As the company’s name suggests, PFLT primarily makes floating-rate loans. In fact, approximately 98% of its investment portfolio is comprised of floating-rate debt.

Over the past several years, PFLT’s overall portfolio has grown, but its portfolio yield has stagnated, due mostly to persistently low interest rates.

PFLT Yield

Source: 2017 Investor Presentation, page 7

PFLT’s concentration on floating-rate investments could serve the company well moving forward, especially in a rising-rate environment. The Federal Reserve has begun raising interest rates, with more rate increases likely over the next year.

As rates rise, floating rate investments should perform well. This could increase PFLT’s net investment income, which would be a positive for the dividend as well.

Valuation & Expected Total Returns

PFLT trades for a price-to-net-investment-income ratio of approximately 13.8.

PFLT ended the second fiscal quarter with a net asset value of $14.05 per share. The August 8th closing share price was $14.25, meaning PFLT trades at a slight premium to NAV.

It seems the stock is fairly valued, given its earnings trajectory. The company missed analyst expectations on net investment income, for both the first and second quarter of fiscal 2017.

Going forward, shareholder returns will be comprised of investment income growth, and dividends. Investors should not expect the double-digit growth from the first half of 2017 to continue.

Looking further back, PFLT’s net-investment-income-per-share declined by 5.5% in 2016, and fell by 3.6% in 2015. The last year of growth was 2014, and that was just a 1.8% increase.

As a result, expectations for net investment growth should be modest. Erring on the side of caution is prudent, given the company’s inconsistent growth pattern.

Therefore, a potential breakdown of future returns is as follows:

  • 2%-4% net investment income growth
  • 8% dividend yield

If this assumption holds true, PFLT could generate 10%-12% annualized returns. Not surprisingly, the dividend would be the largest source of returns.

Dividend Analysis

PFLT pays a monthly distribution of $0.095 per share. The company recently declared its next distribution, payable on September 1st, to shareholders of record on August 18th, 2017.

PFLT has a very attractive annualized dividend yield of 8%. Even better, it makes monthly dividend payments, so investors receive their dividends more frequently than they would on a quarterly schedule.

However, it is also important to assess whether the dividend is sustainable. Stocks with high dividend yields could be an indication that the dividend is in danger.

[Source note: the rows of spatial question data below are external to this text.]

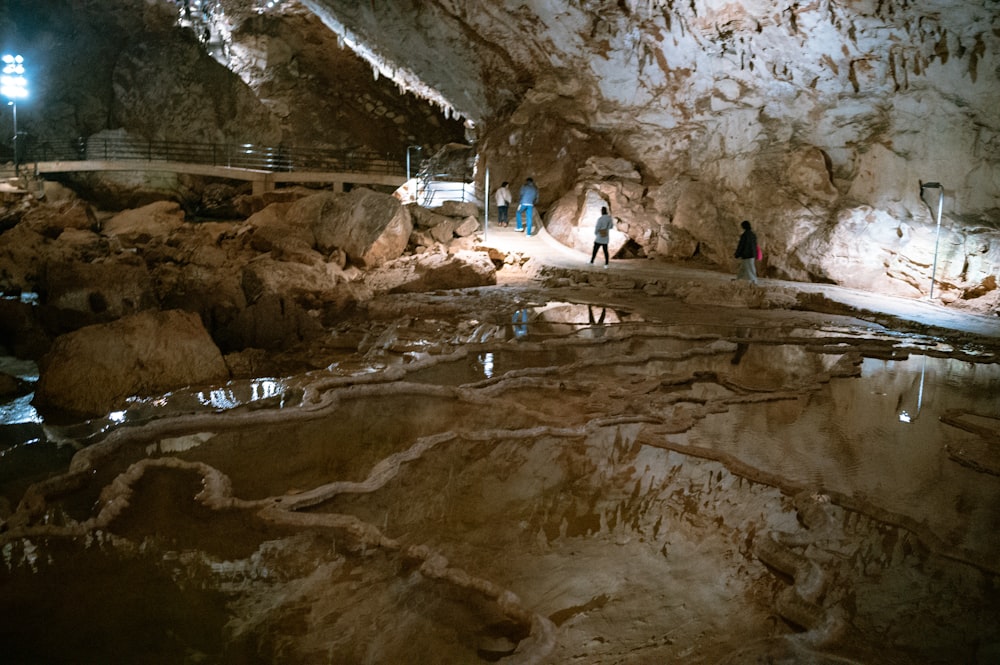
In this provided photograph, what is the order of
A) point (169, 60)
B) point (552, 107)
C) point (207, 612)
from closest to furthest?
point (207, 612) < point (552, 107) < point (169, 60)

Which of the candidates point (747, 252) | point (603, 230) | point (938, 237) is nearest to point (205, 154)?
point (603, 230)

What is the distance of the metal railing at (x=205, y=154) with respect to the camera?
2586cm

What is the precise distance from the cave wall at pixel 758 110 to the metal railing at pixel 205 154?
848cm

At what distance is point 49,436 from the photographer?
612 centimetres

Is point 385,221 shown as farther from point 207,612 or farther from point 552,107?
point 207,612

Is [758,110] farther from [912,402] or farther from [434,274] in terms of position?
[912,402]

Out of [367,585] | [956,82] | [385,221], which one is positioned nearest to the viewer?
[367,585]

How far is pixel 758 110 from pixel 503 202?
22.0 feet

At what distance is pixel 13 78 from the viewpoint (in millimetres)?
23562

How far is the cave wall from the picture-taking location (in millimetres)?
12773

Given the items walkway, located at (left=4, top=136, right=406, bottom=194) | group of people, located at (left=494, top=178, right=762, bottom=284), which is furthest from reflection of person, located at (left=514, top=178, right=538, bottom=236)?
walkway, located at (left=4, top=136, right=406, bottom=194)

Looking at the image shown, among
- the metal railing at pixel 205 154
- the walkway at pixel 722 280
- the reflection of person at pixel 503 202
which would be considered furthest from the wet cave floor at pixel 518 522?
the metal railing at pixel 205 154

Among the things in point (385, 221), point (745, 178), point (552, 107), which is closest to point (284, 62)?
point (552, 107)

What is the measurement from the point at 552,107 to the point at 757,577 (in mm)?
16999
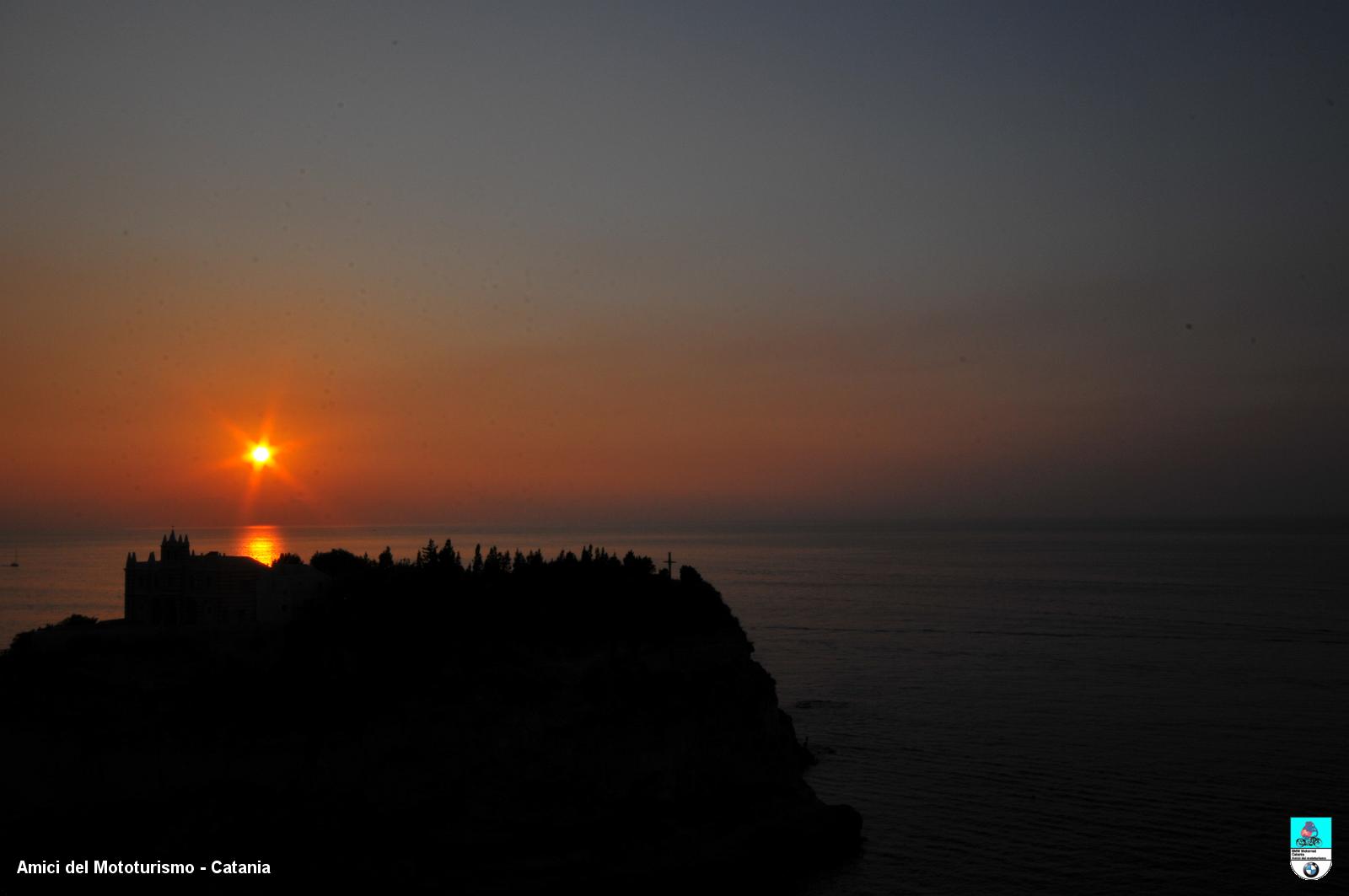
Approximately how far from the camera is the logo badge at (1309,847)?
33.9m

PFLT did not earn enough to cover its dividend payments in fiscal 2016. Net investment income of $1.02 per share fell below distributions declared of $1.14 per share.

As a result, PFLT had a coverage ratio of less than 90% last fiscal year.

Coverage has not improved much to start 2017. Over the first half, PFLT’s six monthly dividends totaled $0.57 per share. In the same period, the company earned net investment income of $0.53 per share.

Dividend coverage was slightly better to start this year, at 92% over the first six months. But it still remains below 100%.

This is a red flag for investors, and it means that PFLT needs to grow net investment income in order to sustain the dividend over the long-term.

Final Thoughts

The old saying “high-risk, high-reward” seems to apply to PFLT. It certainly has an attractive dividend yield on paper, but there is more to PFLT’s payout than meets the eye.

If everything goes according to plan, PFLT could generate double-digit total returns on an annual basis. There is a high possibility PFLT’s net investment income will continue to grow. Higher interest rates would be a big step in that direction.

However, there is also an elevated level of risk here. If PFLT does not grow investment income, it could decide to reduce the dividend at some point in the future.

As a result, investors should tread carefully. Only investors with a higher risk tolerance should consider buying PFLT.

Disclosure: Sure Dividend is published as an information service. It includes opinions as to buying, selling and holding various stocks and other securities.